Aggregation of documents in Manuscriptorium: basic information

The Manuscriptorium system is conceived as a digital library of manuscripts, old printed books and other scarce documents. As any other library, it comprises a catalogue and the digital documents themselves. The catalogue assembles descriptive metadata relating to the physical documents in the form of so-called identification records in XML format and directs users to the digital documents which exist in Manuscriptorium in the form of so-called complex digital documents (CDD).

The Manuscriptorium system collects the available metadata centrally and ensures access to the digitised data distributed in the on-line environment via the operator’s data storage facility and the remote storage facilities of other contributors.

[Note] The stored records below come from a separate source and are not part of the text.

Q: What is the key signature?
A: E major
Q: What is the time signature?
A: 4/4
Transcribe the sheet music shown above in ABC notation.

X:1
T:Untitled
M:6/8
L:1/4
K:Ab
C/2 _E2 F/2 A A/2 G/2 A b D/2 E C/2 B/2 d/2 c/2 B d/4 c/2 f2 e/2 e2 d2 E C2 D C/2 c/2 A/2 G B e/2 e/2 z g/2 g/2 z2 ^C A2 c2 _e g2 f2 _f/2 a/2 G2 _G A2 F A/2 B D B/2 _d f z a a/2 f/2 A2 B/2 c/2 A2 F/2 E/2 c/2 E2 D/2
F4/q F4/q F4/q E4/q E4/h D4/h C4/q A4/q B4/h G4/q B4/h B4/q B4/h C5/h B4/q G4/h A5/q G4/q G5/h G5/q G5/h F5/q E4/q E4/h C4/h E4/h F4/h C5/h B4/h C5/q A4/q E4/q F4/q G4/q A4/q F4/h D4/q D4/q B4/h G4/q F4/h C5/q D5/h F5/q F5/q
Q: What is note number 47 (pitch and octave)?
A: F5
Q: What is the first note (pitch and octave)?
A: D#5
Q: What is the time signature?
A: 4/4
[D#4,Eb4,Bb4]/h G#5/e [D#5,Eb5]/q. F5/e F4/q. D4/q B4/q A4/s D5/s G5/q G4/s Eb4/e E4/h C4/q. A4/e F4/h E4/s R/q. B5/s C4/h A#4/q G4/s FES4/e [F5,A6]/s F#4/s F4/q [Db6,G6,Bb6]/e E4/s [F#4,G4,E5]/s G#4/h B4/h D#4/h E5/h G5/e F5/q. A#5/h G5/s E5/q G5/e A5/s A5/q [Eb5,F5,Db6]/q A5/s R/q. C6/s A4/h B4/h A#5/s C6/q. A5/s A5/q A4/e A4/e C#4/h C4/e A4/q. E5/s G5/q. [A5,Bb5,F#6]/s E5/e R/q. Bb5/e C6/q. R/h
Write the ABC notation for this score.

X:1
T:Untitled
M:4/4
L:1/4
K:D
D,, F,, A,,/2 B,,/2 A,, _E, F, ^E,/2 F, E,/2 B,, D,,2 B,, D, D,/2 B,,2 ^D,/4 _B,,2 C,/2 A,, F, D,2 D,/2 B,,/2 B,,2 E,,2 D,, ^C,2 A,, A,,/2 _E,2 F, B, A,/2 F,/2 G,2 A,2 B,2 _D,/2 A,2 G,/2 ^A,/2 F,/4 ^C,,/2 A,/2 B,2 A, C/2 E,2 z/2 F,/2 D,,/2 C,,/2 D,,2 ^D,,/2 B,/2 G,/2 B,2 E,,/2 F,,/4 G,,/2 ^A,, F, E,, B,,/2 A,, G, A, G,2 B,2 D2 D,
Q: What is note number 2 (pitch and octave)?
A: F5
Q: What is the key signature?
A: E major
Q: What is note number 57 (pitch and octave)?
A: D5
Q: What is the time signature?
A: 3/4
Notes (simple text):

Incorporation of documents in Manuscriptorium – the content aspect

The content aspect of the document selection method is described in detail in Document selection and preparation of descriptions (Manuscriptorium v. 1.0). Below we specify the properties required for the acceptance of digital documents.

Crucial requirements:
 

  1. the importance of the document and its suitability for incorporation in Manuscriptorium,
  2. technical applicability of the document information (metadata) and information representing the document, i.e. images, sound, full texts (data),
  3. quality and veracity of the data.

The National Library of the Czech Republic supervises the incorporation of documents in Manuscriptorium, specifying the latter’s remit to make available the written cultural heritage up to the year 1800, with the primary focus on book-type documents; on a secondary level, however, it is open to documents of an archival nature (in particular books, deeds and maps).

All digital documents in Manuscriptorium are as a matter of principle identified in terms of the original physical document, whether extant or defunct.

Technical requirements

To enable individual contributors to contribute both identification records and associated digital data to the Manuscriptorium system, fundamental technical conditions and parameters for data entry must be established. Contributors must ensure that the data and metadata they contribute are compatible with the Manuscriptorium system.

Documents can be aggregated into Manuscriptorium directly, if they are directly compatible. Compatibility may be achieved by menas of  import connectors, which facilitate dedicated conversion of metadata during import from original formats.

The basic form of information storage in Manuscriptoriu is XML files with a structure corresponding to the TEI P5 standard. For the storage of metadata within this format the specific TEI P5 ENRICH schema is used, which has been specially developed for the requirements of projects focusing on manuscript description and the description of old printed books and other historic documents. The schema was developed under the leadership of Oxford University Computing Services in co-operation with experts from a number of heritage institutions under the ENRICH project.

The following are considered compatible documents
 

  1. where their metadata is created by any tools such that it is in a form of  XML valid according to DTD or the XSD TEI P5 ENRICH schema,
  2. where their metadata contains at least the requisite minimum information enabling automated processing in Manuscriptorium,
  3. where their data is accessible on-line via HTTP protocol (directly or via script) on the basis of information available in the metadata,
  4. where their image data is accessible in formats directly supported by current popular internet browsers (current JPEG, GIF a PNG formats) .

The essential technical information minimum contained in metadata is currently considered to be:
 

  • bibliographical description comprising the basic extent of identification information, i.e. the following information about the specimeni: country and location of storage, library, unique shelfmark within the library system,
  • list of data files (typically images) enabling access to data available on-line.
  •  
  •  
The Manuscriptorium technical minimum does not take account of the content aspect and may be unacceptable for other projects!
Information on this scale actually represents the technical minima only. The minimum, or the optimal minimum, which it is appropriate to observe in order for the digital document to be properly usable, ought to include significantly broader information, the structure of which naturally varies according to the properties of the physical object. Manuscriptorium does not, therefore, seek to determine the minimum extent of information over and above the technical minimum.

 

In cases where conversion of existing information is difficult or the contributor has no reason to change its form, but still wishes to publish it in Manuscriptorium, tools can be created for routine conversion to achieve compatibility. Manuscriptorium will add a so-called import connector to its system and the contributor thereafter manages data independently, offering it for aggregation in its original form. Prior consultation is necessary for the creation of a connector.

Connectors are typically built at the Manuscriptorium end; alternatively also at the contributor’s end. The use of existing connectors or the building of new ones is subject to individual negotiations between the future partner, the National Library of the Czech Republic and the Manuscriptorium manager.

The National Library of the Czech Republic supports and finances the import of documents compatible with Manuscriptorium. Documents for which a connector already exists are also considered compatible.

 

Manuscriptorium offers freely accessible on-line tools facilitating creation and quality screening of digital document metadata.